DATA SHOWN:
■ ■ ■ ■ ■ ■ ■

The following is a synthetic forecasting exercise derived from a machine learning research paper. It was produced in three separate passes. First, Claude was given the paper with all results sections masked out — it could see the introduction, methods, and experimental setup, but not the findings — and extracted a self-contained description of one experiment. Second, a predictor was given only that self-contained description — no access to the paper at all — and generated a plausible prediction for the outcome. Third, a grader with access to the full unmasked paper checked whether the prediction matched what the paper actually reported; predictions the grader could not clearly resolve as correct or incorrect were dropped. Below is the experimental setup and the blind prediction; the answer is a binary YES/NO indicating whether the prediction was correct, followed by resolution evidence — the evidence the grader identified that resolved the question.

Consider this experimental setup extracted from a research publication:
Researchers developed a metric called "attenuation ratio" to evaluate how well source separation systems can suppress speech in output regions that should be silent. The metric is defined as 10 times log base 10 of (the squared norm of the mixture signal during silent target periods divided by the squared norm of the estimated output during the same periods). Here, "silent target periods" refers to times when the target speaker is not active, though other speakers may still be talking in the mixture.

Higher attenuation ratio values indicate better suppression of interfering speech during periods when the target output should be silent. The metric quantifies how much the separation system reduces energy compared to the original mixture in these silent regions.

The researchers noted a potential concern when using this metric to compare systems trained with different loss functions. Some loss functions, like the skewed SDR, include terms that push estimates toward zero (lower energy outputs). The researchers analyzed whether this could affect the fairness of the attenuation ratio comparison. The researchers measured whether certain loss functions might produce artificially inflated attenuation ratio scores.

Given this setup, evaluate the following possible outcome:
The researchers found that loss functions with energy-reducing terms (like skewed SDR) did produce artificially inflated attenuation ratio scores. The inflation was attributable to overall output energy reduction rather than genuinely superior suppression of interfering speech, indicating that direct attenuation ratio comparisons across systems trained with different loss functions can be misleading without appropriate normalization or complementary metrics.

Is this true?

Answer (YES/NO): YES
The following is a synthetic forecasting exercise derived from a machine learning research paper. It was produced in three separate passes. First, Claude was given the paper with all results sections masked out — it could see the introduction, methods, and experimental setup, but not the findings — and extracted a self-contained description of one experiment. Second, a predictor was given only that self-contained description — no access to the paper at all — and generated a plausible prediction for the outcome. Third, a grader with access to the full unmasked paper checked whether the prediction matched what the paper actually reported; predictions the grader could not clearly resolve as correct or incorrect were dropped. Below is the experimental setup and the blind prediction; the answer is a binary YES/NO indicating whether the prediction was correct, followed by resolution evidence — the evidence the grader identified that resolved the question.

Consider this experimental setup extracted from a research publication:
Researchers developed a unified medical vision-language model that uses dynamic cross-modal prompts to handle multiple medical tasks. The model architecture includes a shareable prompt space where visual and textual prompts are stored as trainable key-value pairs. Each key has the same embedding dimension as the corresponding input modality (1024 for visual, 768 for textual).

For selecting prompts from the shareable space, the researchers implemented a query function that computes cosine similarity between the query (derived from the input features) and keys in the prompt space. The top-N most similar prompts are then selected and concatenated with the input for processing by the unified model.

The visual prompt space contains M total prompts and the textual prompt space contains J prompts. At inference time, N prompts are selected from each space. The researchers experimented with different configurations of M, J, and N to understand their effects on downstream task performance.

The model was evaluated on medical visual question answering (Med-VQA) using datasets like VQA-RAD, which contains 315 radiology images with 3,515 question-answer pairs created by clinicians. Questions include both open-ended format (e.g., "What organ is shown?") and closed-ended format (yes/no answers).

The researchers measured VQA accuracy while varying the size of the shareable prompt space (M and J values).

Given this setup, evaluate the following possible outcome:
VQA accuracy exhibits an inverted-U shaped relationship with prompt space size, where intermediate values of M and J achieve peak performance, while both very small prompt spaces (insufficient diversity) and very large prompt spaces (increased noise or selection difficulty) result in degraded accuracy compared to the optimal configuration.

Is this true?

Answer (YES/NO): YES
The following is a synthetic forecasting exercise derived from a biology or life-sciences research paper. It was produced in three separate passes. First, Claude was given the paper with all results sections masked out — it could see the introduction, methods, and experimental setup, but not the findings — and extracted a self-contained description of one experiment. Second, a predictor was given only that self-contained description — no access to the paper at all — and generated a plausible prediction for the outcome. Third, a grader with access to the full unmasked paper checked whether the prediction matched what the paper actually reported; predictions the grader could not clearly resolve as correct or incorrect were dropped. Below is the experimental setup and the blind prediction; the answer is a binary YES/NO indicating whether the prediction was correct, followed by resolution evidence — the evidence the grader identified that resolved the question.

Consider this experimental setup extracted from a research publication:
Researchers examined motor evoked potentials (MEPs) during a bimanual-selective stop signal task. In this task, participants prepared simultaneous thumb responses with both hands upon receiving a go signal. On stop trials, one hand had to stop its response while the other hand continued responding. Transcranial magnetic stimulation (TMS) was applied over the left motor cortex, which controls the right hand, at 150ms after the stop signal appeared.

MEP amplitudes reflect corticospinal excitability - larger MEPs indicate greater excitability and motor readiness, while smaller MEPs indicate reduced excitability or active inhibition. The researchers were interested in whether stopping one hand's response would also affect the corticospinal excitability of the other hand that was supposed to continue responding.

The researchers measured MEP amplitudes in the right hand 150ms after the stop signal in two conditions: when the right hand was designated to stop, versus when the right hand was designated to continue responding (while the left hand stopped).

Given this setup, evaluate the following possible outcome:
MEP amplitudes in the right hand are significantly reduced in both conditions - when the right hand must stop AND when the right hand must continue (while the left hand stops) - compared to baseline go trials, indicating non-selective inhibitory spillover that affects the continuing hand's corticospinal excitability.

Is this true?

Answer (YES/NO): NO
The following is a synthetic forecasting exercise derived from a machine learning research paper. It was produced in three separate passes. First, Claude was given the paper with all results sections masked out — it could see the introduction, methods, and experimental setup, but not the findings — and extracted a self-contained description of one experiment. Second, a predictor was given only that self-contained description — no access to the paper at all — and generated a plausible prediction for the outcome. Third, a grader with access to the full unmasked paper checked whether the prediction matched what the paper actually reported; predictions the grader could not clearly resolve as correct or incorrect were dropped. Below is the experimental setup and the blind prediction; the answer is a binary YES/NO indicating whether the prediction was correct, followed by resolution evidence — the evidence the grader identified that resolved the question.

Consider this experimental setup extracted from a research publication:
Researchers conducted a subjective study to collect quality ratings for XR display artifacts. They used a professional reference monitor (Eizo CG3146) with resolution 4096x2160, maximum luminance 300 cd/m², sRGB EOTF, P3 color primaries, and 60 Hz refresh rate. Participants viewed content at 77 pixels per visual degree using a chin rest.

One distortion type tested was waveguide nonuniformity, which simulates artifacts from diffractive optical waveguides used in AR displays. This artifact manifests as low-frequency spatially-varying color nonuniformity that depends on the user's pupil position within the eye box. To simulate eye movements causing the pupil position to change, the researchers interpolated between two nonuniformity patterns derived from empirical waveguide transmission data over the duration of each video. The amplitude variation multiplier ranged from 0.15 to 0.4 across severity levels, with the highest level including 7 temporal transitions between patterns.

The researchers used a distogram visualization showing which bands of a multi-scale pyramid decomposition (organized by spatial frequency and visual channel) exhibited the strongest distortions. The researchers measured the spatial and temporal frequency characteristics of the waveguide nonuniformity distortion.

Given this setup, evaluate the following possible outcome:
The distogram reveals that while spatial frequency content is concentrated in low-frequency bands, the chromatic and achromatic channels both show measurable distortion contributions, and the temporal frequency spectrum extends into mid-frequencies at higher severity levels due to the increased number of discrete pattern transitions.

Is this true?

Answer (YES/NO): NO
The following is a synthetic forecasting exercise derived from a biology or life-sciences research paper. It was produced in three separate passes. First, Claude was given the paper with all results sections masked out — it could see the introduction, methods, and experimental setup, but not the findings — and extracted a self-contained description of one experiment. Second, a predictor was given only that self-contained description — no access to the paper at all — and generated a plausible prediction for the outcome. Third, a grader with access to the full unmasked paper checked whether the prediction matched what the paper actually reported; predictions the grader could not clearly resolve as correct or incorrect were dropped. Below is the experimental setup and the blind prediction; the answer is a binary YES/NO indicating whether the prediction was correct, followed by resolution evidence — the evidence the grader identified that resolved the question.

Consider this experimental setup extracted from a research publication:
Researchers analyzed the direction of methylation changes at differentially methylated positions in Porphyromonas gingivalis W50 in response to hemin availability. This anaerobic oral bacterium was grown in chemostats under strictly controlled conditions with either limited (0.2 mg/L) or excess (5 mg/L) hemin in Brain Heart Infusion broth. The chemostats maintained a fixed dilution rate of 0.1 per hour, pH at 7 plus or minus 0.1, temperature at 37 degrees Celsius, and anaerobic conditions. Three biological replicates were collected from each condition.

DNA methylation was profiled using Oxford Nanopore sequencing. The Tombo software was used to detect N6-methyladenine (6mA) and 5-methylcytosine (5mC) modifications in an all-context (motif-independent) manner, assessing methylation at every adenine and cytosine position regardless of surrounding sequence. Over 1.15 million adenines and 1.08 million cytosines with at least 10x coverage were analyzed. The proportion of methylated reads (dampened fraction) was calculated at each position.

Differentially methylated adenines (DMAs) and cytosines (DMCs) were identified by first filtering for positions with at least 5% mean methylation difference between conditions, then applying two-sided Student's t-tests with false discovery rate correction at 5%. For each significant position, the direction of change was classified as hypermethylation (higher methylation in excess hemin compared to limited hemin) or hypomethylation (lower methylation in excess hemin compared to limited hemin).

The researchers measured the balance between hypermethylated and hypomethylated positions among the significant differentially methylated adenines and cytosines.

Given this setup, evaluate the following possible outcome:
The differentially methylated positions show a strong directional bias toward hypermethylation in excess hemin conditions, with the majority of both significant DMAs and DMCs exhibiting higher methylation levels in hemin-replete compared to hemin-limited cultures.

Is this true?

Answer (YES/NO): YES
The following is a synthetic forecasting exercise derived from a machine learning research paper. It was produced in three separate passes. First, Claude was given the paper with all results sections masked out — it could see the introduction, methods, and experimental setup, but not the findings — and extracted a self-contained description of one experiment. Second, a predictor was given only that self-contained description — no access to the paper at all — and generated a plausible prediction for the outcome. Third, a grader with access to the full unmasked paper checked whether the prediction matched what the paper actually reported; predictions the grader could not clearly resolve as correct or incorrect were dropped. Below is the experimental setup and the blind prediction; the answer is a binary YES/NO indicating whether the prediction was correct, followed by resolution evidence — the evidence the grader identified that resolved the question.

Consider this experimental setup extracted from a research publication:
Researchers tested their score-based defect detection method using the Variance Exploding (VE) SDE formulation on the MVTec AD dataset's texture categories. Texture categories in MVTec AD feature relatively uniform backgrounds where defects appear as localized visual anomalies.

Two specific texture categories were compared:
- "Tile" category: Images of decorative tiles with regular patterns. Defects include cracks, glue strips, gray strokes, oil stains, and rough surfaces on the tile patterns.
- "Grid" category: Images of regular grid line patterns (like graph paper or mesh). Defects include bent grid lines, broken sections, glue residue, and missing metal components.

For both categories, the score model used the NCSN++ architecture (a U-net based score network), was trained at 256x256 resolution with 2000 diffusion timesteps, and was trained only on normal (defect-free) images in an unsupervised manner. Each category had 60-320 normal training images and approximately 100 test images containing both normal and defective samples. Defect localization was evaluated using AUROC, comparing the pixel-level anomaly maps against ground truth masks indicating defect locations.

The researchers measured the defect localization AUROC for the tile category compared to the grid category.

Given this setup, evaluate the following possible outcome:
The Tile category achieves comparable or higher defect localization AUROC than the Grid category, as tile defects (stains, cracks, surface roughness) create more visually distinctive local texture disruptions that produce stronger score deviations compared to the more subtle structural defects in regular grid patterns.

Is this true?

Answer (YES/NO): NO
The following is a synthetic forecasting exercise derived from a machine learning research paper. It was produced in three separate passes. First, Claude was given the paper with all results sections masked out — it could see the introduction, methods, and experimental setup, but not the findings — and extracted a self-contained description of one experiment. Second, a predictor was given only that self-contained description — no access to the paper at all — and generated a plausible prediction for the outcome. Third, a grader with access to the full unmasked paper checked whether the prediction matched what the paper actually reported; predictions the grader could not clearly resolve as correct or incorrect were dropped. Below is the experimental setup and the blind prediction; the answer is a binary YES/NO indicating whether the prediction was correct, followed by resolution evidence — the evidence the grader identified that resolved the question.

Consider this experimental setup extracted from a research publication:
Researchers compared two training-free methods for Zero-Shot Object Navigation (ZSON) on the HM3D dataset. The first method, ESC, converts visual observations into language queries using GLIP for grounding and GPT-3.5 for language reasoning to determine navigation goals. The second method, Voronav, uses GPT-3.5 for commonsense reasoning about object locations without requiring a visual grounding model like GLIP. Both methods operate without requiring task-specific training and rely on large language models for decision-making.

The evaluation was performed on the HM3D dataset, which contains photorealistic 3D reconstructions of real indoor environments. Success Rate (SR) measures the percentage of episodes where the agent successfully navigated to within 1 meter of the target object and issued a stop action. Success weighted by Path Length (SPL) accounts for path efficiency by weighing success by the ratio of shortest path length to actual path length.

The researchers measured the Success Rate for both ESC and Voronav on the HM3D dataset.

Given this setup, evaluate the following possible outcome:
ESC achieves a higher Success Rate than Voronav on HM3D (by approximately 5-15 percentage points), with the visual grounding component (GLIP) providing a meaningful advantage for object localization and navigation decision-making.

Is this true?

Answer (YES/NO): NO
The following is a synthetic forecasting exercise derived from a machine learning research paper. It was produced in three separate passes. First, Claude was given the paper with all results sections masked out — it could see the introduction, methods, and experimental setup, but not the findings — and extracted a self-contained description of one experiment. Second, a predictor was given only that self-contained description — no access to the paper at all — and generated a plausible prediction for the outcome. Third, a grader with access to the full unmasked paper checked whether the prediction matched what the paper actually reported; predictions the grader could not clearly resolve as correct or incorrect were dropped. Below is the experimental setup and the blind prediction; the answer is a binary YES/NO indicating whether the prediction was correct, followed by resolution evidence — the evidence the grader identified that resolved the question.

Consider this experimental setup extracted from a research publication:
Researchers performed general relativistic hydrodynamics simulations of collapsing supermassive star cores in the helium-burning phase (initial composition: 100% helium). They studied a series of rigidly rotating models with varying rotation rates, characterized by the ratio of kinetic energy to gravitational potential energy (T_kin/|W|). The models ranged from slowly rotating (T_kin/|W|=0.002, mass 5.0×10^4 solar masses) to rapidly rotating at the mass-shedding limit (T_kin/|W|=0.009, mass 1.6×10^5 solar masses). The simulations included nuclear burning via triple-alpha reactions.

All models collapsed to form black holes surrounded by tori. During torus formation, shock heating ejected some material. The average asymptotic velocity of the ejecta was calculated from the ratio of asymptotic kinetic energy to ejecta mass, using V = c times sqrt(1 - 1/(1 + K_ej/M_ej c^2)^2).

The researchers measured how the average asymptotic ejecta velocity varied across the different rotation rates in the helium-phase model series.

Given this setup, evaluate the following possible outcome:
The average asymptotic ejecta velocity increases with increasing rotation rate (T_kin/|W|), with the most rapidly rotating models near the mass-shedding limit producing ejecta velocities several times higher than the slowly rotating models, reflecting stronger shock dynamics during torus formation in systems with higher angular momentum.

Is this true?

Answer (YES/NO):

■ ■ ■ ■ ■ ■ ■

WHAT TO WORK ON: Where a line in the records above contains the word "pairs", copy that line.

ANSWER TO THE EXERCISE:
Researchers developed a unified medical vision-language model that uses dynamic cross-modal prompts to handle multiple medical tasks. The model architecture includes a shareable prompt space where visual and textual prompts are stored as trainable key-value pairs. Each key has the same embedding dimension as the corresponding input modality (1024 for visual, 768 for textual).
The model was evaluated on medical visual question answering (Med-VQA) using datasets like VQA-RAD, which contains 315 radiology images with 3,515 question-answer pairs created by clinicians. Questions include both open-ended format (e.g., "What organ is shown?") and closed-ended format (yes/no answers).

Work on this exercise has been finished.